Treasury Cabinet Secretary Henry Rotich. [PHOTO: FILE/STANDARD]

By James Anyanzwa and Reuters

Could the economy be in financial distress? This is the big question among economists after the Government moved to reschedule a $600 million (Sh52.2 billion) syndicated loan. The National Treasury received a three-month extension on the commercial debt after its debut $2 billion (Sh174 billion) Eurobond was delayed.

“What we have done is just extend the repayment... by another three months as we continue discussions on the sovereign bond,” Kamau Thugge, the National Treasury’s principal secretary, told Reuters.

 The country secured a two-year loan at an interest rate of seven per cent in 2012 to fund development. Underwritten by Citigroup, Standard Chartered Bank (UK) and Standard Bank of South Africa, the loan was due for full repayment on May 16.

National Treasury Cabinet Secretary Henry Rotich said terms and conditions of the loan remain the same as before but extension attracted a fee which is usually charged in line with normal practice. He however, declined to give more details.

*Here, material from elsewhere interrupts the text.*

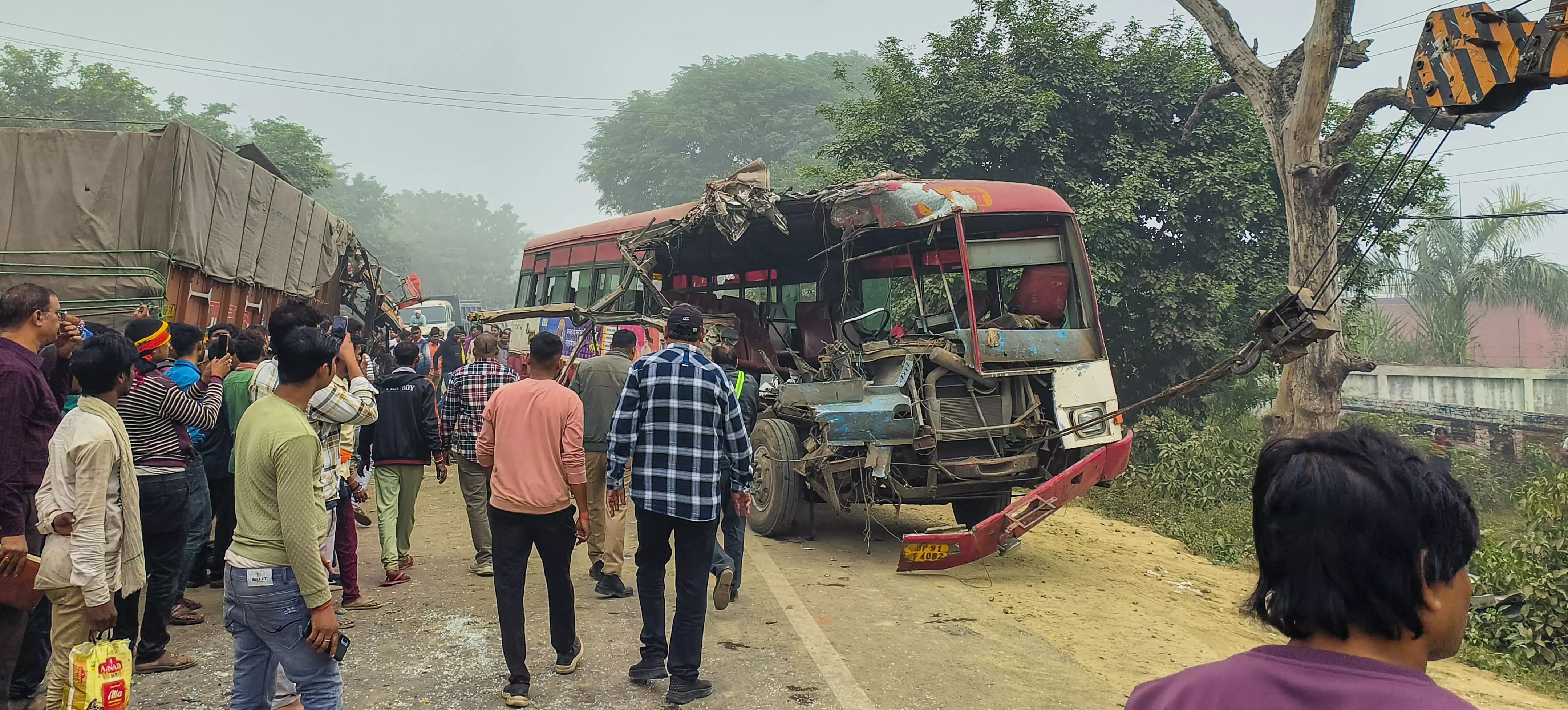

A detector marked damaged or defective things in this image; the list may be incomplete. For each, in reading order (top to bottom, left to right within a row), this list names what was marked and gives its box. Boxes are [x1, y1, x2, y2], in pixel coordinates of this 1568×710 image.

Economists, however, said the request for the extension of the repayment period is a signal of an economy that is under financial duress.

Cash crunch

“This means the Government is totally broke. The Government has overstretched itself in terms of expenditure. We are running a shortfall in revenue collections and there is no money in circulation. All these are signals that our economy is in bad shape,” said Samuel Nyandemo, a senior lecturer at the University of Nairobi’s School of Economics.

According to Dr Nyandemo, rescheduling the loan repayments comes with penalties, which would make the loan even more expensive, coupled with the weakening of the local currency against international currencies.

“There are penalties on the extension of the repayment period, which depends on the terms and conditions of this loan,” he said.

According to Thomas Kibua, a former long-serving deputy governor of the Central Bank, the financial position of the Government is not good.

“I think the crude term is you (Government) are running broke. Your programming is not right and something is not right,” said Dr Kibua who is currently a senior economist with African Development and Economic Consultants.

“Our national debt has become an issue. They want to buy more time to repay this loan, which is not a good thing because the shilling is slightly depreciating against the international currencies,” he added.

Although the IMF and World Bank had given Kenya’s debt position a clean bill of health with the Debt to GDP ratio standing at 45 per cent, the situation has since deteriorated with no word yet from the Bretton Woods institution.

Kenya has had to ask for a three-month extension because of delays in floating the Eurobond. Matters are going to get worse in March 2015 when Sh152.9 million worth of Government bonds are set to mature.